START PASSAGE TO READ
DTRec: Learning Dynamic Reasoning Trajectories for Sequential Recommendation
Yifan Shao, Peilin Zhou, Shoujin Wang, Weizhi Zhang, Xu Cai, Sunghun Kim
TL;DR
DTRec tackles the rigidity of static reasoning trajectories in reasoning-enhanced sequential recommendation by learning dynamic reasoning trajectories along direction and depth. It introduces Hierarchical Process Supervision to guide coarse-to-fine reasoning and Adaptive Reasoning Halting to allocate computation adaptively. The method demonstrates strong empirical gains on three real-world datasets, with notable improvements in accuracy and reductions in computational cost. The work provides insights into interpretable reasoning trajectories and adaptive-depth inference for scalable, reasoning-enhanced recommender systems.
Abstract
Inspired by advances in LLMs, reasoning-enhanced sequential recommendation performs multi-step deliberation before making final predictions, unlocking greater potential for capturing user preferences. However, current methods are constrained by static reasoning trajectories that are ill-suited for the diverse complexity of user behaviors. They suffer from two key limitations: (1) a static reasoning direction, which uses flat supervision signals misaligned with human-like hierarchical reasoning, and (2) a fixed reasoning depth, which inefficiently applies the same computational effort to all users, regardless of pattern complexity. These rigidity lead to suboptimal performance and significant computational waste. To overcome these challenges, we propose DTRec, a novel and effective framework that explores the Dynamic reasoning Trajectory for Sequential Recommendation along both direction and depth. To guide the direction, we develop Hierarchical Process Supervision (HPS), which provides coarse-to-fine supervisory signals to emulate the natural, progressive refinement of human cognitive processes. To optimize the depth, we introduce the Adaptive Reasoning Halting (ARH) mechanism that dynamically adjusts the number of reasoning steps by jointly monitoring three indicators. Extensive experiments on three real-world datasets demonstrate the superiority of our approach, achieving up to a 24.5% performance improvement over strong baselines while simultaneously reducing computational cost by up to 41.6%.
END PASSAGE TO READ
== TASK TO CARRY OUT ==
From the passage on DTRec, extract verbatim the portion starting at "DTRec: Learning Dynamic" and ending at "reasoning-enhanced recommender systems.".
START INFORMATION SHOWN
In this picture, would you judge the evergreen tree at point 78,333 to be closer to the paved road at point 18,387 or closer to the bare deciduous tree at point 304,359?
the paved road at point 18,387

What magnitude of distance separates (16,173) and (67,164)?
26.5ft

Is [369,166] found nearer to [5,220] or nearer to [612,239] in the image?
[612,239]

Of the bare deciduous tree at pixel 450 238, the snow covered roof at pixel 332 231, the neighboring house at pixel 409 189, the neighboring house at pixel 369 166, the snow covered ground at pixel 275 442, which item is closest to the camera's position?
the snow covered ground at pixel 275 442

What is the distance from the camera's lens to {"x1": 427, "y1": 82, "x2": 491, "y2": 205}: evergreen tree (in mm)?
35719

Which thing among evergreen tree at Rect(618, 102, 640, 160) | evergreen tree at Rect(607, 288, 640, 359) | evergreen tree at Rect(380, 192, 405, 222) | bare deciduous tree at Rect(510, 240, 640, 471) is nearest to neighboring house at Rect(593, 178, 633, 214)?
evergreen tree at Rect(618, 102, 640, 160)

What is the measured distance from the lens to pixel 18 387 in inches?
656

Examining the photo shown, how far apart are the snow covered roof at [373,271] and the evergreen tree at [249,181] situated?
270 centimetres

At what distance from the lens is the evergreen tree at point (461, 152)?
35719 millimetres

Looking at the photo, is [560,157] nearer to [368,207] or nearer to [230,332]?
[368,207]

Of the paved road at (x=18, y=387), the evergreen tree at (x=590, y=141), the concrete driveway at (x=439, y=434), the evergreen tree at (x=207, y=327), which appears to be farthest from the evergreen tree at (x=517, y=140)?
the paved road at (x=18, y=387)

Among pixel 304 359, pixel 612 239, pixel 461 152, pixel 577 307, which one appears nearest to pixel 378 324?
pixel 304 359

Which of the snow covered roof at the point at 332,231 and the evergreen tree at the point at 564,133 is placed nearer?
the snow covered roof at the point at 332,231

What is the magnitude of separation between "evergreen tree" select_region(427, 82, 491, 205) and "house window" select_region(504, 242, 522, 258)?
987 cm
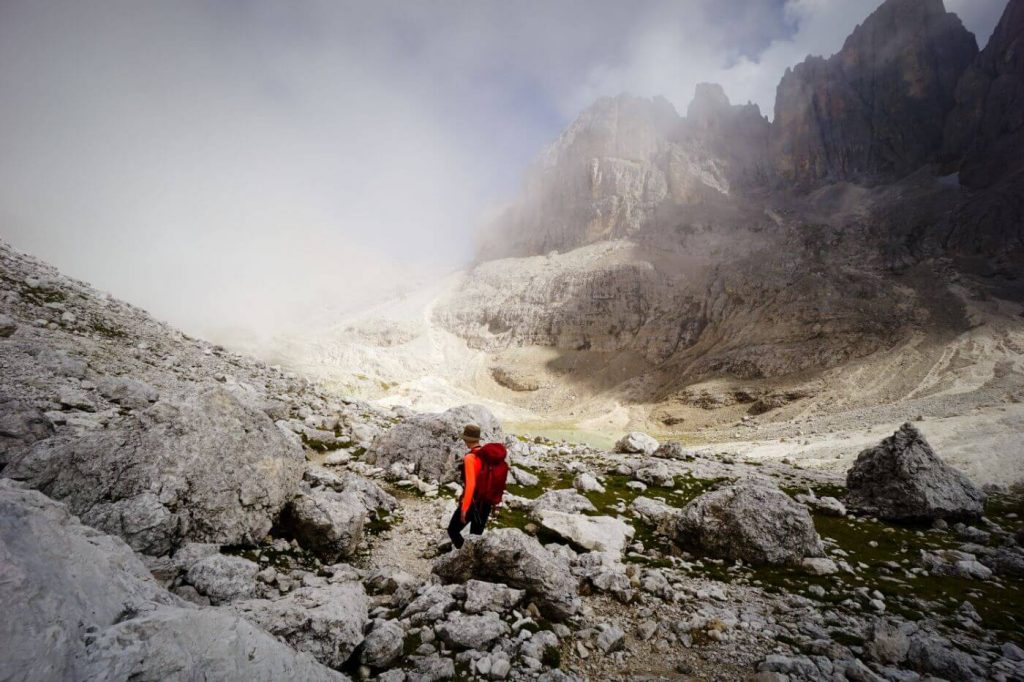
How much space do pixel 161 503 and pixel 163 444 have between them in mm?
945

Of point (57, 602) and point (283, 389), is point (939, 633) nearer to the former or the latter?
point (57, 602)

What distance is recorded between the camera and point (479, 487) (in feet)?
25.1

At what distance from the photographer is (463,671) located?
4.52 m

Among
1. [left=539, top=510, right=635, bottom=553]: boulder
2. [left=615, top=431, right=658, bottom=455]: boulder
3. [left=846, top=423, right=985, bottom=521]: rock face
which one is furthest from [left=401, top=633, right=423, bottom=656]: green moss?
[left=615, top=431, right=658, bottom=455]: boulder

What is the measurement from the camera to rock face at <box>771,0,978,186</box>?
117 metres

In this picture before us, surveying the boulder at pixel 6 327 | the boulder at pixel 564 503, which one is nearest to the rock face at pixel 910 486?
the boulder at pixel 564 503

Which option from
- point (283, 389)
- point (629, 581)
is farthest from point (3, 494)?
point (283, 389)

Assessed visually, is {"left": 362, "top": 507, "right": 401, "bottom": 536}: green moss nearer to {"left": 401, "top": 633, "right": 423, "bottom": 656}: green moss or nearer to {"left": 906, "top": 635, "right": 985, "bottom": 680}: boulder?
{"left": 401, "top": 633, "right": 423, "bottom": 656}: green moss

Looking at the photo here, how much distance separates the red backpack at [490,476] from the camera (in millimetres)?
7645

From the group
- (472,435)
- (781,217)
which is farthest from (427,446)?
(781,217)

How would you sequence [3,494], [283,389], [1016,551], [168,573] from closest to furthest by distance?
[3,494]
[168,573]
[1016,551]
[283,389]

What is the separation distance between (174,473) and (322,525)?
7.01 ft

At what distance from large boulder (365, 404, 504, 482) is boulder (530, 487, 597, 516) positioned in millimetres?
2638

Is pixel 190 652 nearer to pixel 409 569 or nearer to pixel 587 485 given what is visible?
pixel 409 569
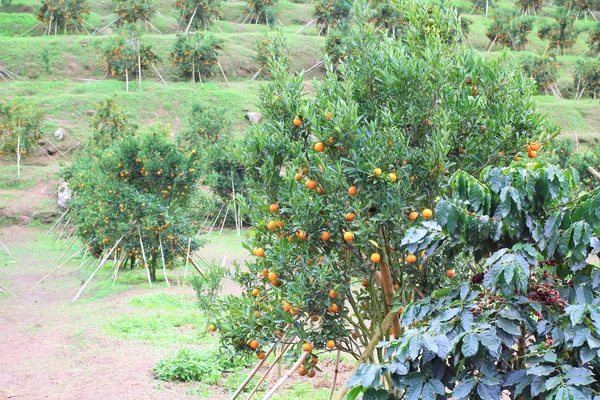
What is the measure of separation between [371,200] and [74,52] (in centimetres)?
3161

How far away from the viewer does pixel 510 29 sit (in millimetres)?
35281

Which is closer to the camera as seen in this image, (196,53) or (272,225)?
(272,225)

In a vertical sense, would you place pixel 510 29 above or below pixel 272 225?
above

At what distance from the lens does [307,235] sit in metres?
3.90

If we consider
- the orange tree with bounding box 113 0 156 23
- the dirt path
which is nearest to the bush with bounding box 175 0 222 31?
the orange tree with bounding box 113 0 156 23

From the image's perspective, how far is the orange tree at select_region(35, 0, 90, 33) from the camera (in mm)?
33094

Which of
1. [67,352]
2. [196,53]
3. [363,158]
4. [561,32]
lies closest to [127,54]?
[196,53]

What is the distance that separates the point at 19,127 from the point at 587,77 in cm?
2746

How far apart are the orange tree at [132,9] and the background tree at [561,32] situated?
23.4 meters

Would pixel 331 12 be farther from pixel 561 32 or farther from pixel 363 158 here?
pixel 363 158

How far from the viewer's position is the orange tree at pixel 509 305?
254 cm

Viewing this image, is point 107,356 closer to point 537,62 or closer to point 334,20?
point 537,62

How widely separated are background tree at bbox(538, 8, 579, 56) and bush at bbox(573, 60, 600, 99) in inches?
174

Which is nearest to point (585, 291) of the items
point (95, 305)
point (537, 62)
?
point (95, 305)
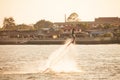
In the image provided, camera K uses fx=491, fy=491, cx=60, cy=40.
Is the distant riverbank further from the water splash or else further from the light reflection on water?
the water splash

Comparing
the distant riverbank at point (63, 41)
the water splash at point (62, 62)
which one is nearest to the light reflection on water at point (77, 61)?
the water splash at point (62, 62)

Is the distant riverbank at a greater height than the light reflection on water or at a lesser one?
lesser

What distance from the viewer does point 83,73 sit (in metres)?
43.0

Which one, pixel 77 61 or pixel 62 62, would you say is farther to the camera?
pixel 77 61

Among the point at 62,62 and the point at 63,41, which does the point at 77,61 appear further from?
the point at 63,41

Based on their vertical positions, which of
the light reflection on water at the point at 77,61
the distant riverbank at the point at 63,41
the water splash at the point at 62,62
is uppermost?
the water splash at the point at 62,62

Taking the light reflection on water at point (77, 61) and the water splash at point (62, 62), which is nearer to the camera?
the water splash at point (62, 62)

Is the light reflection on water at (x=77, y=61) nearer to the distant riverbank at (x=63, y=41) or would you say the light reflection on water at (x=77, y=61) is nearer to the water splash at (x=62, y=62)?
the water splash at (x=62, y=62)

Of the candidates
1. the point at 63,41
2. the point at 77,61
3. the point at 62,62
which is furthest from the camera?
the point at 63,41

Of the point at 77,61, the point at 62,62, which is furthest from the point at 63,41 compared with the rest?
the point at 62,62

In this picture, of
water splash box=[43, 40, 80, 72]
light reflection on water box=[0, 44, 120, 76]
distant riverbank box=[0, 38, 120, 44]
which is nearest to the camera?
water splash box=[43, 40, 80, 72]

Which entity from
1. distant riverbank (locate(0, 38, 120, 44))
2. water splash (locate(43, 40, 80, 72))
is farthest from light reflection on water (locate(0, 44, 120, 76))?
distant riverbank (locate(0, 38, 120, 44))

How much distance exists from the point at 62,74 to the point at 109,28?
126347 mm

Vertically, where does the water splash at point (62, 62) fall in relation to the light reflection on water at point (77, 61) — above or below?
above
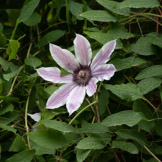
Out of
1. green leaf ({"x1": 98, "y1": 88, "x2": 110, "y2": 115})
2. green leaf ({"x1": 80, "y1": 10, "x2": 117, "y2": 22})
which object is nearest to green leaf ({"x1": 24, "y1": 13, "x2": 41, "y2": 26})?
green leaf ({"x1": 80, "y1": 10, "x2": 117, "y2": 22})

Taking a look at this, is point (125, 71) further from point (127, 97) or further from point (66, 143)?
point (66, 143)

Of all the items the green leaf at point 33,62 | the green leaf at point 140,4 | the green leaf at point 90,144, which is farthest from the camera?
the green leaf at point 33,62

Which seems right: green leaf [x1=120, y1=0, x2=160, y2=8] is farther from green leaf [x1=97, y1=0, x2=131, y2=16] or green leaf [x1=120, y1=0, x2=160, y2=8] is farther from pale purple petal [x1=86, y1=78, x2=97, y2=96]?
pale purple petal [x1=86, y1=78, x2=97, y2=96]

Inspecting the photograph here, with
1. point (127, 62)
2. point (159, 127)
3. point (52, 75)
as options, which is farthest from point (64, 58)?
point (159, 127)

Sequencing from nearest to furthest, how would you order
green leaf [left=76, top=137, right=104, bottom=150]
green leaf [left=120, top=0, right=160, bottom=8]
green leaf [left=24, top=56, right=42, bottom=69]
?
1. green leaf [left=76, top=137, right=104, bottom=150]
2. green leaf [left=120, top=0, right=160, bottom=8]
3. green leaf [left=24, top=56, right=42, bottom=69]

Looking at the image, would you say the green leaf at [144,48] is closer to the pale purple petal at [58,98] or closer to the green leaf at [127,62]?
the green leaf at [127,62]

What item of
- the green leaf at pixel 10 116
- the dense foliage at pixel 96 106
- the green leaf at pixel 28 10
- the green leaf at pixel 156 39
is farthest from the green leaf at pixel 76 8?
the green leaf at pixel 10 116
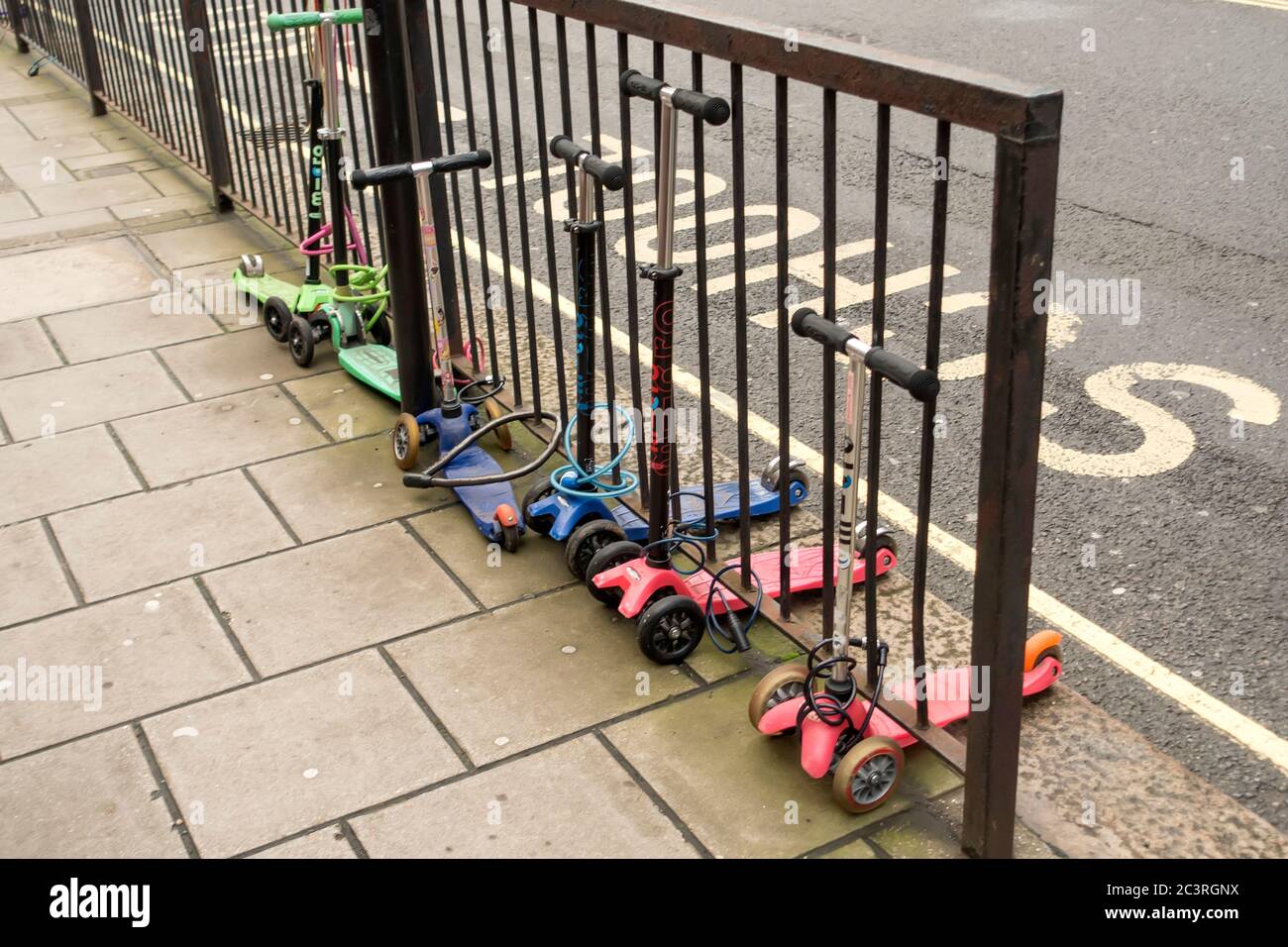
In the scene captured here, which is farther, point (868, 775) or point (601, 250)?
point (601, 250)

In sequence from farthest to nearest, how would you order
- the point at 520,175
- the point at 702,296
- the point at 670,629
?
the point at 520,175
the point at 670,629
the point at 702,296

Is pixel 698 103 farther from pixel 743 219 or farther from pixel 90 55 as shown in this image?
pixel 90 55

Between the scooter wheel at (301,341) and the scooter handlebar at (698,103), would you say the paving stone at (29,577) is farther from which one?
the scooter handlebar at (698,103)

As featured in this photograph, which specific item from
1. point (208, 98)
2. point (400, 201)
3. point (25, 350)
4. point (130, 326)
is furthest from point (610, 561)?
point (208, 98)

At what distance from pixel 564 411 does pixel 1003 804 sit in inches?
81.7

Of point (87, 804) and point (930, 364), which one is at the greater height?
point (930, 364)

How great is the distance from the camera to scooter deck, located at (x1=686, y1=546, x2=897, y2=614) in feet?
12.6

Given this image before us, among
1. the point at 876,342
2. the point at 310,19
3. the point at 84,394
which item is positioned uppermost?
the point at 310,19

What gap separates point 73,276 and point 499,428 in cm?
311

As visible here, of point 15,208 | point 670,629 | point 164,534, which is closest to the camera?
point 670,629

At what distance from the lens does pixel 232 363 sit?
573 centimetres

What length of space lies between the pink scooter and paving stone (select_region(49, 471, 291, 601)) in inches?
73.0

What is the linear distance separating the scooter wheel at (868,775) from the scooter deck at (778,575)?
725 millimetres

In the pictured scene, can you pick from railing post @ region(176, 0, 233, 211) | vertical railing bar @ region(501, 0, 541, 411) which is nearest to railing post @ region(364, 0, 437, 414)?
vertical railing bar @ region(501, 0, 541, 411)
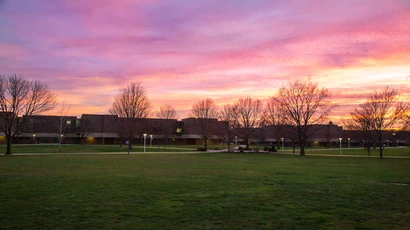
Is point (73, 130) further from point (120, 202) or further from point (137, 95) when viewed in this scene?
END INFORMATION SHOWN
== EXERCISE RESULT ==
DTRec: Learning Dynamic Reasoning Trajectories for Sequential Recommendation
Yifan Shao, Peilin Zhou, Shoujin Wang, Weizhi Zhang, Xu Cai, Sunghun Kim
TL;DR
DTRec tackles the rigidity of static reasoning trajectories in reasoning-enhanced sequential recommendation by learning dynamic reasoning trajectories along direction and depth. It introduces Hierarchical Process Supervision to guide coarse-to-fine reasoning and Adaptive Reasoning Halting to allocate computation adaptively. The method demonstrates strong empirical gains on three real-world datasets, with notable improvements in accuracy and reductions in computational cost. The work provides insights into interpretable reasoning trajectories and adaptive-depth inference for scalable, reasoning-enhanced recommender systems.